If that is not the case, please check the Tensorboard,

  • Were your training loss and validation loss decreasing?
  • Did 'mel_predicted' under Image tab show correct melspectrogram? If both are yes, the problem would very likely be the vocoder.

Good luck!

Aki

Hi John,

I had also trouble training the conversion model. In my case, the reason was that mask was not correctly created in parse_ourput() in model.py. The following code fixed the issue.

#mask = ~get_mask_from_lengths(output_lengths)
mask = get_mask_from_lengths(output_lengths)
a = ~mask.bool()
mask = a.byte()

If that is not the case, please check the Tensorboard,

  • Were your training loss and validation loss decreasing?
  • Did 'mel_predicted' under Image tab show correct melspectrogram?

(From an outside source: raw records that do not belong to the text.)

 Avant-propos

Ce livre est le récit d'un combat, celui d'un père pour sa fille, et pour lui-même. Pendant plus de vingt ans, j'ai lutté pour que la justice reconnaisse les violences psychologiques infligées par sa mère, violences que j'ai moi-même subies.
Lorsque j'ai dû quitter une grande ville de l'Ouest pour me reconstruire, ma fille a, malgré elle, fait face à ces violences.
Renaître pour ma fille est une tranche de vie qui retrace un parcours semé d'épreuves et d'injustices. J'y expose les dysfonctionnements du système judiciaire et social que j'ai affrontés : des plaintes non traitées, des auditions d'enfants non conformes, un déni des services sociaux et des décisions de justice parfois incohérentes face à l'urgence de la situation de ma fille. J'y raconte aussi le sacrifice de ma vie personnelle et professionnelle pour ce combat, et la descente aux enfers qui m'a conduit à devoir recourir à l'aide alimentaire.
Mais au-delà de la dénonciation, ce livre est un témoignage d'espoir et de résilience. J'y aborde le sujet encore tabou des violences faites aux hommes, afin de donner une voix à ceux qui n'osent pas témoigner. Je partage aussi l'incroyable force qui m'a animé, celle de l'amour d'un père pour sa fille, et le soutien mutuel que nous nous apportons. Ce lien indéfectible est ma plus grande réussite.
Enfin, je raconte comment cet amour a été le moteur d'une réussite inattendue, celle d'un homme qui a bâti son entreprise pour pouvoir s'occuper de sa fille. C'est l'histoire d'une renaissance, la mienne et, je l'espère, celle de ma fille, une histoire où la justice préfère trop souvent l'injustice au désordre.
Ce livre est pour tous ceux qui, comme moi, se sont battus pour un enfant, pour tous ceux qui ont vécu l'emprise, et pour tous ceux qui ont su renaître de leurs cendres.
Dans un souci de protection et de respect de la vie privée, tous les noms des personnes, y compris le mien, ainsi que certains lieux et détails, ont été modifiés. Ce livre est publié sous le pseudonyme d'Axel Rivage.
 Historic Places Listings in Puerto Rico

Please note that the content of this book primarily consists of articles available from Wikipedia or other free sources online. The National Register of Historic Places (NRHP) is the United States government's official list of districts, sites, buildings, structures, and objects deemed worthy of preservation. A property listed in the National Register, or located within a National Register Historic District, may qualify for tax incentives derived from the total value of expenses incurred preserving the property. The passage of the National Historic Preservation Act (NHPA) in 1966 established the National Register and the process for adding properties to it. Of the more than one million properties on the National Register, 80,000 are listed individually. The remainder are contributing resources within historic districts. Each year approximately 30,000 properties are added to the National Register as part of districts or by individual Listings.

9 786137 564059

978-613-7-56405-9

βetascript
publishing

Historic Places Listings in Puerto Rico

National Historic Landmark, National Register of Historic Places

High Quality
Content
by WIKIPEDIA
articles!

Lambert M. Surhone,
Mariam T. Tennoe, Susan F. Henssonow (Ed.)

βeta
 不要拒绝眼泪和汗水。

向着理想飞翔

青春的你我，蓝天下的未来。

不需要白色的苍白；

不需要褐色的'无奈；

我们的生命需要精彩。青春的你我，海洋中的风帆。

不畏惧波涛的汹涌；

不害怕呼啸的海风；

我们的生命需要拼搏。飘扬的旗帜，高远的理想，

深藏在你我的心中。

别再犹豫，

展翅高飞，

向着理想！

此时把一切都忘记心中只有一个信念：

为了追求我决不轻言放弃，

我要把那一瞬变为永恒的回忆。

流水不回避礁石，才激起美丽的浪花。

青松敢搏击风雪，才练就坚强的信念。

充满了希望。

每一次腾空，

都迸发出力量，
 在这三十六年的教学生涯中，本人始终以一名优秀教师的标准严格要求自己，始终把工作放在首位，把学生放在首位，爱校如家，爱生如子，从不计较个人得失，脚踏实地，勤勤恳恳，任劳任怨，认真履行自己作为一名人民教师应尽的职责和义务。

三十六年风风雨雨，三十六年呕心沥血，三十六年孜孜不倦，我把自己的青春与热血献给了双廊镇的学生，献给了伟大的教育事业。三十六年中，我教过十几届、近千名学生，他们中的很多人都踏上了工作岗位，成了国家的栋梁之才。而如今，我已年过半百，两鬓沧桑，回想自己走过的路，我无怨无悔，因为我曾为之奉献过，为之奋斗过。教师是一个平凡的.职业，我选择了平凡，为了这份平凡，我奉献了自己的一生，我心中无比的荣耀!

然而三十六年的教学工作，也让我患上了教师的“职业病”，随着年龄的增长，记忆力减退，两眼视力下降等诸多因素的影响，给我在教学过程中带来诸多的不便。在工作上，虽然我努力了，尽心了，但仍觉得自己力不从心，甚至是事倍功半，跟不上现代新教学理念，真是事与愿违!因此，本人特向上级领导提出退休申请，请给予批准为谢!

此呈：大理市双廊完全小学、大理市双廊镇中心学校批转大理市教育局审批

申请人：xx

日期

If both are yes, the problem would very likely be the vocoder.

Good luck!

Aki

Hi, I met the same problem, and I'm retrying with your method. By the way, what's your current version of pytorch? Mine is 1.6, maybe the version mismatch caused the problem?

yemaozi88 commented 3 years ago

I am using torch==1.4. The original code suggested to install torch==1.1 but apex which is needed for fp16 cannot be installed then. I will check torch==1.1 to be sure.

zhangxinaaaa commented 3 years ago

I am using torch==1.4. The original code suggested to install torch==1.1 but apex which is needed for fp16 cannot be installed then. I will check torch==1.1 to be sure.

Hi, thanks for your advice, it seems that the converter was trained successfully. image image image

However, the samples i inferenced is still nothing. I guess maybe the vocoder i trained before is wrong, can you provide the vocoder you trained? Thanks for your time!

cjerry1243 commented 3 years ago

I would recommend training the vocoder first before you train the converter. Normally it takes a few days for the vocoder to output decent voices. You can check that before you move on to train the converter

zhangxinaaaa commented 3 years ago

Hi, when i run the convert_speech_vcc.py. The trained converter can generated perfect mel spectrum from training data. But for evaluation data, the generated mel spectrum seems wrong.

Mel spectrum from training data image

Mel spectrum from evaluation data image

Here is the converter checkpoint_49000.pt i trained and the parameters hparams_spk.py i used. And i modify the model.py as yemaozi88 said. Can you help me to check what is wriong? Thanks!!

cjerry1243 commented 3 years ago

Looks like your model only learns to predict Mel from previous step. You can check the intermediate tensors in the model to verify this. A possible solution to this is to look at your input and output sequence in the processed data. Are they having the same length? Or is the audio is too noisy so the PPG is not correctly recognized?